D'un même mouvement, Alix et Jiu se tournèrent vers les voix. Il y avait deux policiers qui traversaient la route pour rejoindre, sur le trottoir opposé, quatre autres personnes.
— C'est eux, messieurs ! Vous devez les emmener !
— On n'a rien fait !
Alix et Jiu s'étaient arrêtés et observaient l'action en silence, sans même sûrement avoir conscience d'eux-mêmes. Entre les mains des deux hommes, deux autres hommes se débattaient furieusement.

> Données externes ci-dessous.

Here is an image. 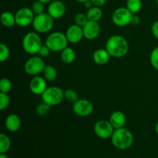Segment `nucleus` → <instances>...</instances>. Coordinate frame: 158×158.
Wrapping results in <instances>:
<instances>
[{
    "instance_id": "obj_1",
    "label": "nucleus",
    "mask_w": 158,
    "mask_h": 158,
    "mask_svg": "<svg viewBox=\"0 0 158 158\" xmlns=\"http://www.w3.org/2000/svg\"><path fill=\"white\" fill-rule=\"evenodd\" d=\"M105 49L107 50L111 57L121 58L127 54L129 51V43L122 35H114L106 40Z\"/></svg>"
},
{
    "instance_id": "obj_2",
    "label": "nucleus",
    "mask_w": 158,
    "mask_h": 158,
    "mask_svg": "<svg viewBox=\"0 0 158 158\" xmlns=\"http://www.w3.org/2000/svg\"><path fill=\"white\" fill-rule=\"evenodd\" d=\"M111 141L113 145L118 150H127L132 146L134 143V136L132 133L125 127L115 129Z\"/></svg>"
},
{
    "instance_id": "obj_3",
    "label": "nucleus",
    "mask_w": 158,
    "mask_h": 158,
    "mask_svg": "<svg viewBox=\"0 0 158 158\" xmlns=\"http://www.w3.org/2000/svg\"><path fill=\"white\" fill-rule=\"evenodd\" d=\"M43 45L41 37L40 36L38 32L35 31L27 32L23 36L22 40V46L23 50L26 53L32 56L38 54Z\"/></svg>"
},
{
    "instance_id": "obj_4",
    "label": "nucleus",
    "mask_w": 158,
    "mask_h": 158,
    "mask_svg": "<svg viewBox=\"0 0 158 158\" xmlns=\"http://www.w3.org/2000/svg\"><path fill=\"white\" fill-rule=\"evenodd\" d=\"M55 19L48 12L35 15L32 23L34 31L38 33H46L52 30Z\"/></svg>"
},
{
    "instance_id": "obj_5",
    "label": "nucleus",
    "mask_w": 158,
    "mask_h": 158,
    "mask_svg": "<svg viewBox=\"0 0 158 158\" xmlns=\"http://www.w3.org/2000/svg\"><path fill=\"white\" fill-rule=\"evenodd\" d=\"M68 41L65 33L61 32H54L49 34L46 39L45 44L52 52H61L68 46Z\"/></svg>"
},
{
    "instance_id": "obj_6",
    "label": "nucleus",
    "mask_w": 158,
    "mask_h": 158,
    "mask_svg": "<svg viewBox=\"0 0 158 158\" xmlns=\"http://www.w3.org/2000/svg\"><path fill=\"white\" fill-rule=\"evenodd\" d=\"M46 64L40 56L33 55L29 57L24 65L25 72L29 76H39L43 73Z\"/></svg>"
},
{
    "instance_id": "obj_7",
    "label": "nucleus",
    "mask_w": 158,
    "mask_h": 158,
    "mask_svg": "<svg viewBox=\"0 0 158 158\" xmlns=\"http://www.w3.org/2000/svg\"><path fill=\"white\" fill-rule=\"evenodd\" d=\"M41 97L42 100L48 105L51 106H56L64 100V91L58 86H49Z\"/></svg>"
},
{
    "instance_id": "obj_8",
    "label": "nucleus",
    "mask_w": 158,
    "mask_h": 158,
    "mask_svg": "<svg viewBox=\"0 0 158 158\" xmlns=\"http://www.w3.org/2000/svg\"><path fill=\"white\" fill-rule=\"evenodd\" d=\"M133 15L127 7H119L113 12L111 19L115 26L123 27L131 24Z\"/></svg>"
},
{
    "instance_id": "obj_9",
    "label": "nucleus",
    "mask_w": 158,
    "mask_h": 158,
    "mask_svg": "<svg viewBox=\"0 0 158 158\" xmlns=\"http://www.w3.org/2000/svg\"><path fill=\"white\" fill-rule=\"evenodd\" d=\"M15 24L20 27H26L33 22L35 14L32 12L31 8L23 7L17 10L15 13Z\"/></svg>"
},
{
    "instance_id": "obj_10",
    "label": "nucleus",
    "mask_w": 158,
    "mask_h": 158,
    "mask_svg": "<svg viewBox=\"0 0 158 158\" xmlns=\"http://www.w3.org/2000/svg\"><path fill=\"white\" fill-rule=\"evenodd\" d=\"M114 131L115 129L109 120H98L94 125V133L101 139L111 138Z\"/></svg>"
},
{
    "instance_id": "obj_11",
    "label": "nucleus",
    "mask_w": 158,
    "mask_h": 158,
    "mask_svg": "<svg viewBox=\"0 0 158 158\" xmlns=\"http://www.w3.org/2000/svg\"><path fill=\"white\" fill-rule=\"evenodd\" d=\"M73 111L79 117H88L94 111V104L86 99H79L73 104Z\"/></svg>"
},
{
    "instance_id": "obj_12",
    "label": "nucleus",
    "mask_w": 158,
    "mask_h": 158,
    "mask_svg": "<svg viewBox=\"0 0 158 158\" xmlns=\"http://www.w3.org/2000/svg\"><path fill=\"white\" fill-rule=\"evenodd\" d=\"M47 89V80L43 77L35 76L29 82V89L35 95L42 96Z\"/></svg>"
},
{
    "instance_id": "obj_13",
    "label": "nucleus",
    "mask_w": 158,
    "mask_h": 158,
    "mask_svg": "<svg viewBox=\"0 0 158 158\" xmlns=\"http://www.w3.org/2000/svg\"><path fill=\"white\" fill-rule=\"evenodd\" d=\"M66 5L60 0H53L47 7V12L54 19H59L66 13Z\"/></svg>"
},
{
    "instance_id": "obj_14",
    "label": "nucleus",
    "mask_w": 158,
    "mask_h": 158,
    "mask_svg": "<svg viewBox=\"0 0 158 158\" xmlns=\"http://www.w3.org/2000/svg\"><path fill=\"white\" fill-rule=\"evenodd\" d=\"M65 34L69 43H73V44L80 43L83 40V38H84L83 27L77 24L71 25L69 27H68Z\"/></svg>"
},
{
    "instance_id": "obj_15",
    "label": "nucleus",
    "mask_w": 158,
    "mask_h": 158,
    "mask_svg": "<svg viewBox=\"0 0 158 158\" xmlns=\"http://www.w3.org/2000/svg\"><path fill=\"white\" fill-rule=\"evenodd\" d=\"M83 35L84 38L88 40H96L100 35V26L99 22L89 21L83 26Z\"/></svg>"
},
{
    "instance_id": "obj_16",
    "label": "nucleus",
    "mask_w": 158,
    "mask_h": 158,
    "mask_svg": "<svg viewBox=\"0 0 158 158\" xmlns=\"http://www.w3.org/2000/svg\"><path fill=\"white\" fill-rule=\"evenodd\" d=\"M109 121L110 122V123L114 127V129L124 127L127 122L126 115L122 111H114L110 116Z\"/></svg>"
},
{
    "instance_id": "obj_17",
    "label": "nucleus",
    "mask_w": 158,
    "mask_h": 158,
    "mask_svg": "<svg viewBox=\"0 0 158 158\" xmlns=\"http://www.w3.org/2000/svg\"><path fill=\"white\" fill-rule=\"evenodd\" d=\"M5 126L9 132H16L21 127V120L17 114H11L6 118Z\"/></svg>"
},
{
    "instance_id": "obj_18",
    "label": "nucleus",
    "mask_w": 158,
    "mask_h": 158,
    "mask_svg": "<svg viewBox=\"0 0 158 158\" xmlns=\"http://www.w3.org/2000/svg\"><path fill=\"white\" fill-rule=\"evenodd\" d=\"M110 57V55L106 49H98L93 54V60L99 66L106 64Z\"/></svg>"
},
{
    "instance_id": "obj_19",
    "label": "nucleus",
    "mask_w": 158,
    "mask_h": 158,
    "mask_svg": "<svg viewBox=\"0 0 158 158\" xmlns=\"http://www.w3.org/2000/svg\"><path fill=\"white\" fill-rule=\"evenodd\" d=\"M61 60L66 64H70L73 63L76 59V52L74 49H73L71 47L67 46L65 48L63 51H61Z\"/></svg>"
},
{
    "instance_id": "obj_20",
    "label": "nucleus",
    "mask_w": 158,
    "mask_h": 158,
    "mask_svg": "<svg viewBox=\"0 0 158 158\" xmlns=\"http://www.w3.org/2000/svg\"><path fill=\"white\" fill-rule=\"evenodd\" d=\"M0 21L2 26L6 27H12L15 24V14H12L11 12L6 11L2 13L0 17Z\"/></svg>"
},
{
    "instance_id": "obj_21",
    "label": "nucleus",
    "mask_w": 158,
    "mask_h": 158,
    "mask_svg": "<svg viewBox=\"0 0 158 158\" xmlns=\"http://www.w3.org/2000/svg\"><path fill=\"white\" fill-rule=\"evenodd\" d=\"M86 16H87L88 20H89V21L99 22L101 19L102 16H103V11H102L100 7L94 6L90 9H87Z\"/></svg>"
},
{
    "instance_id": "obj_22",
    "label": "nucleus",
    "mask_w": 158,
    "mask_h": 158,
    "mask_svg": "<svg viewBox=\"0 0 158 158\" xmlns=\"http://www.w3.org/2000/svg\"><path fill=\"white\" fill-rule=\"evenodd\" d=\"M43 77L47 81H54L57 77V70L52 65H46L43 70Z\"/></svg>"
},
{
    "instance_id": "obj_23",
    "label": "nucleus",
    "mask_w": 158,
    "mask_h": 158,
    "mask_svg": "<svg viewBox=\"0 0 158 158\" xmlns=\"http://www.w3.org/2000/svg\"><path fill=\"white\" fill-rule=\"evenodd\" d=\"M11 140L6 134H0V154H6L10 149Z\"/></svg>"
},
{
    "instance_id": "obj_24",
    "label": "nucleus",
    "mask_w": 158,
    "mask_h": 158,
    "mask_svg": "<svg viewBox=\"0 0 158 158\" xmlns=\"http://www.w3.org/2000/svg\"><path fill=\"white\" fill-rule=\"evenodd\" d=\"M142 5V0H127L126 7L133 14H137L141 9Z\"/></svg>"
},
{
    "instance_id": "obj_25",
    "label": "nucleus",
    "mask_w": 158,
    "mask_h": 158,
    "mask_svg": "<svg viewBox=\"0 0 158 158\" xmlns=\"http://www.w3.org/2000/svg\"><path fill=\"white\" fill-rule=\"evenodd\" d=\"M64 99L73 104L79 100V96L74 89H68L64 91Z\"/></svg>"
},
{
    "instance_id": "obj_26",
    "label": "nucleus",
    "mask_w": 158,
    "mask_h": 158,
    "mask_svg": "<svg viewBox=\"0 0 158 158\" xmlns=\"http://www.w3.org/2000/svg\"><path fill=\"white\" fill-rule=\"evenodd\" d=\"M51 106L48 105L47 103H46L45 102H42V103H39L38 105L35 107V113L38 114L39 116H46L50 110Z\"/></svg>"
},
{
    "instance_id": "obj_27",
    "label": "nucleus",
    "mask_w": 158,
    "mask_h": 158,
    "mask_svg": "<svg viewBox=\"0 0 158 158\" xmlns=\"http://www.w3.org/2000/svg\"><path fill=\"white\" fill-rule=\"evenodd\" d=\"M9 56H10L9 48L4 43H1L0 44V61L2 63L6 62L9 59Z\"/></svg>"
},
{
    "instance_id": "obj_28",
    "label": "nucleus",
    "mask_w": 158,
    "mask_h": 158,
    "mask_svg": "<svg viewBox=\"0 0 158 158\" xmlns=\"http://www.w3.org/2000/svg\"><path fill=\"white\" fill-rule=\"evenodd\" d=\"M12 89V82L8 78H2L0 80V93L8 94Z\"/></svg>"
},
{
    "instance_id": "obj_29",
    "label": "nucleus",
    "mask_w": 158,
    "mask_h": 158,
    "mask_svg": "<svg viewBox=\"0 0 158 158\" xmlns=\"http://www.w3.org/2000/svg\"><path fill=\"white\" fill-rule=\"evenodd\" d=\"M10 104V97L8 94L0 93V110H4Z\"/></svg>"
},
{
    "instance_id": "obj_30",
    "label": "nucleus",
    "mask_w": 158,
    "mask_h": 158,
    "mask_svg": "<svg viewBox=\"0 0 158 158\" xmlns=\"http://www.w3.org/2000/svg\"><path fill=\"white\" fill-rule=\"evenodd\" d=\"M44 5L43 2H40L39 0H36V1L34 2L32 5V12L35 14V15H40V14L43 13L44 12Z\"/></svg>"
},
{
    "instance_id": "obj_31",
    "label": "nucleus",
    "mask_w": 158,
    "mask_h": 158,
    "mask_svg": "<svg viewBox=\"0 0 158 158\" xmlns=\"http://www.w3.org/2000/svg\"><path fill=\"white\" fill-rule=\"evenodd\" d=\"M150 62L153 67L158 70V46L154 48L150 55Z\"/></svg>"
},
{
    "instance_id": "obj_32",
    "label": "nucleus",
    "mask_w": 158,
    "mask_h": 158,
    "mask_svg": "<svg viewBox=\"0 0 158 158\" xmlns=\"http://www.w3.org/2000/svg\"><path fill=\"white\" fill-rule=\"evenodd\" d=\"M74 22H75V24L83 27V26L88 22V19H87V16H86V14L77 13V15L74 16Z\"/></svg>"
},
{
    "instance_id": "obj_33",
    "label": "nucleus",
    "mask_w": 158,
    "mask_h": 158,
    "mask_svg": "<svg viewBox=\"0 0 158 158\" xmlns=\"http://www.w3.org/2000/svg\"><path fill=\"white\" fill-rule=\"evenodd\" d=\"M51 52H52V51L49 49V48L48 47L46 44H44L43 45V46L41 47V49H40L38 54L40 56L42 57V58H45V57L49 56L50 55Z\"/></svg>"
},
{
    "instance_id": "obj_34",
    "label": "nucleus",
    "mask_w": 158,
    "mask_h": 158,
    "mask_svg": "<svg viewBox=\"0 0 158 158\" xmlns=\"http://www.w3.org/2000/svg\"><path fill=\"white\" fill-rule=\"evenodd\" d=\"M151 33L154 35V37L158 40V20L154 22L151 25Z\"/></svg>"
},
{
    "instance_id": "obj_35",
    "label": "nucleus",
    "mask_w": 158,
    "mask_h": 158,
    "mask_svg": "<svg viewBox=\"0 0 158 158\" xmlns=\"http://www.w3.org/2000/svg\"><path fill=\"white\" fill-rule=\"evenodd\" d=\"M140 23V16L137 15V14H134L132 16V19H131V24L134 25V26H137Z\"/></svg>"
},
{
    "instance_id": "obj_36",
    "label": "nucleus",
    "mask_w": 158,
    "mask_h": 158,
    "mask_svg": "<svg viewBox=\"0 0 158 158\" xmlns=\"http://www.w3.org/2000/svg\"><path fill=\"white\" fill-rule=\"evenodd\" d=\"M93 5L94 6H97V7H101V6H104L106 3V0H91Z\"/></svg>"
},
{
    "instance_id": "obj_37",
    "label": "nucleus",
    "mask_w": 158,
    "mask_h": 158,
    "mask_svg": "<svg viewBox=\"0 0 158 158\" xmlns=\"http://www.w3.org/2000/svg\"><path fill=\"white\" fill-rule=\"evenodd\" d=\"M83 5H84V7L86 8V9H90L91 7H93V6H94V5H93V3H92V2H91V0H89V1L83 3Z\"/></svg>"
},
{
    "instance_id": "obj_38",
    "label": "nucleus",
    "mask_w": 158,
    "mask_h": 158,
    "mask_svg": "<svg viewBox=\"0 0 158 158\" xmlns=\"http://www.w3.org/2000/svg\"><path fill=\"white\" fill-rule=\"evenodd\" d=\"M39 1L43 2V4H49V3H50L51 2L53 1V0H39Z\"/></svg>"
},
{
    "instance_id": "obj_39",
    "label": "nucleus",
    "mask_w": 158,
    "mask_h": 158,
    "mask_svg": "<svg viewBox=\"0 0 158 158\" xmlns=\"http://www.w3.org/2000/svg\"><path fill=\"white\" fill-rule=\"evenodd\" d=\"M0 158H9L6 154H0Z\"/></svg>"
},
{
    "instance_id": "obj_40",
    "label": "nucleus",
    "mask_w": 158,
    "mask_h": 158,
    "mask_svg": "<svg viewBox=\"0 0 158 158\" xmlns=\"http://www.w3.org/2000/svg\"><path fill=\"white\" fill-rule=\"evenodd\" d=\"M75 1L78 2H82V3H84V2H86L89 1V0H75Z\"/></svg>"
},
{
    "instance_id": "obj_41",
    "label": "nucleus",
    "mask_w": 158,
    "mask_h": 158,
    "mask_svg": "<svg viewBox=\"0 0 158 158\" xmlns=\"http://www.w3.org/2000/svg\"><path fill=\"white\" fill-rule=\"evenodd\" d=\"M155 131H156V133H157V134L158 135V122L157 123H156V125H155Z\"/></svg>"
},
{
    "instance_id": "obj_42",
    "label": "nucleus",
    "mask_w": 158,
    "mask_h": 158,
    "mask_svg": "<svg viewBox=\"0 0 158 158\" xmlns=\"http://www.w3.org/2000/svg\"><path fill=\"white\" fill-rule=\"evenodd\" d=\"M156 2H157V4L158 5V0H156Z\"/></svg>"
}]
</instances>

— Vous n'avez pas le droit !
— Ils étaient juste là, dans cette ruelle, messieurs. Ils pratiquaient l'homosexualité ! C'est puni par la loi !
— Et passible de prison, compléta le policier. Vous les avez surpris ?
— Ils mentent, ne les écoutez pas ! Jamais je ne le toucherais !
— Ils étaient juste là, contre le mur. Ils...
— Viens, murmura soudain Jiu à l'oreille d'Alix.
Revenu à lui, le jeune homme s'était rappelé qu'il n'était pas bon pour eux de rester près des gardiens de la loi. Il ne manquerait plus qu'on ne les interpelle et qu'on ne leur demande leurs papiers...
— Ils vont les mettre en prison ?
Jiu la tira vers lui et ils disparurent dans une ruelle adjacente. Elle finit par se laisser emmener en silence.
— Bien-sûr. L'homosexualité est un crime.
Dans sa phrase, il n'y avait aucun jugement de valeur. Jiu énonçait les faits bruts : l'homosexualité était un crime dans la cité. Ce qu'il pensait réellement de la situation, ça, il se gardait bien de le dire.
Oh, ça, oui, en apparence, Valoran était belle.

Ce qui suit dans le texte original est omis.